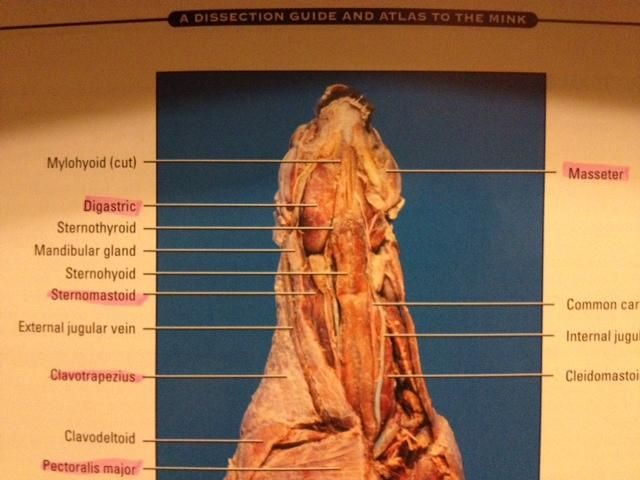 pin by ally sullivan on mink anatomy pinterest mink rh pinterest com Mink Dissection Guide Thoracic Cavity Mink Dissection Muscles Labeled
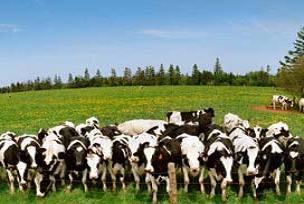 Ödemiş'te günlük süt 1 milyon ton.15791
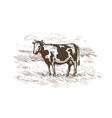 cow grazing in meadow milk beef logo or vector image vector image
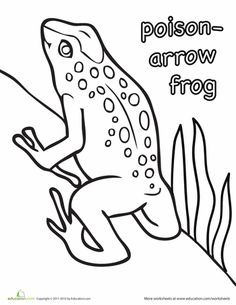 236x305 Clip Art Frogs Pasco Poison Dart Frog (Coloring Page)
^^^^
> _Required action_: Repeat the listing above word for word and leave its images out.

> _Answer for the task_:
 pin by ally sullivan on mink anatomy pinterest mink rh pinterest com Mink Dissection Guide Thoracic Cavity Mink Dissection Muscles Labeled
 Ödemiş'te günlük süt 1 milyon ton.15791
 cow grazing in meadow milk beef logo or vector image vector image
 236x305 Clip Art Frogs Pasco Poison Dart Frog (Coloring Page)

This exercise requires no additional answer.